I am working on a simulation that stores and remove values (some form of float) at various points in a 3-dimensional space, represented by an array with a size of ~(2e4 x 4e4 x 1e2). Specifically, it records the property of the sediments (e.g. the average size of the sand grains) that get deposited or eroded from an ocean basin with uneven sea-bed surface elevation (measured from some uniform “base” level, which forms the bottom layer of the 3-D array, with “depth” being the shortest dimension). Aside: There might be a need to have additional arrays like this to store other relevant values.
Most of these deposition/erosion events happen in the central (i.e., not near the edges) part of this array, at seemingly random points (depending on the overlying water current).
With an array this size, memory will be overwhelmed if I use a simple 3-D array (right?). I would like to hear your suggestions on what best to do.

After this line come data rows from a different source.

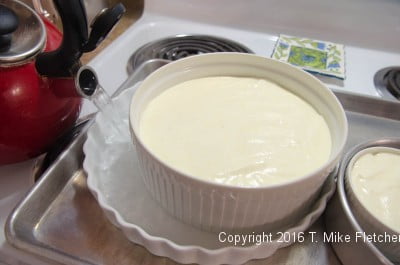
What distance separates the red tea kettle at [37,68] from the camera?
0.42m

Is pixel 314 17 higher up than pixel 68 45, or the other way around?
pixel 68 45

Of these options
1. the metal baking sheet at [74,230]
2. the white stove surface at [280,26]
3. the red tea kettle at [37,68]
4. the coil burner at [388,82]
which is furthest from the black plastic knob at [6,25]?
the coil burner at [388,82]

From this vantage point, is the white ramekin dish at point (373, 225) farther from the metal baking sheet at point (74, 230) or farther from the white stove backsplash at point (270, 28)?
the white stove backsplash at point (270, 28)

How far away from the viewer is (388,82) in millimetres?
793

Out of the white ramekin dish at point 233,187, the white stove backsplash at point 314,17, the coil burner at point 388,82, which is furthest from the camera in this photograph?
the white stove backsplash at point 314,17

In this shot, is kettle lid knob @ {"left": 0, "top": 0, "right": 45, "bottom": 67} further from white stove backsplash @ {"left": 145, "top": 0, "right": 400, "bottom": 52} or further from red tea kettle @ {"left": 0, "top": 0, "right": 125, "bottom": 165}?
white stove backsplash @ {"left": 145, "top": 0, "right": 400, "bottom": 52}

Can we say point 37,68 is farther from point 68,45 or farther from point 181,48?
point 181,48

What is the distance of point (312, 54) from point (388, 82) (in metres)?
0.17

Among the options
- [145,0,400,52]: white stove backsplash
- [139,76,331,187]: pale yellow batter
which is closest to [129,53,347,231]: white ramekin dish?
[139,76,331,187]: pale yellow batter

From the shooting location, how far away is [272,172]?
0.42 meters

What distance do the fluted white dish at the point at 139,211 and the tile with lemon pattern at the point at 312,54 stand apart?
1.32 feet

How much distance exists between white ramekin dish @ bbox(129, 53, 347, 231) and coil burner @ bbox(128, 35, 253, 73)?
0.30 meters

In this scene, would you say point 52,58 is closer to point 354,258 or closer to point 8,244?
point 8,244

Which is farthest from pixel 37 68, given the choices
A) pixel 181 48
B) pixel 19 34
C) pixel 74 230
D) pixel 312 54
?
pixel 312 54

So far, I have considered:
(i) Using a collection of sparse matrices, each one being a “slice” of the 3-D grid along the length or width. (The slicing is because I could not find a sparse-array implementation in Julia that is not limited to 2-D.) The issue with this is how best to automatically allocate the correct number of slices at the beginning of the simulation, when the length and width of the ocean basin gets specified, and how to reference/track them efficiently as the simulation progresses. How to write sparse arrays to file(s) without converting them back into full arrays is also a question that I have.
(ii) Using something like the Zarr implementation (but adapted to Julia, of course). My concern about this is whether dividing the array into compressed “chunks” that are slices of the 3-D array is going to help with the speed of accessing random points in the central part of this 3-D grid, given the additional computational time needed to split and compress these “chunks”.
I would love to hear any critique and comments on what I have considered above, and any suggestions or ideas that you might have.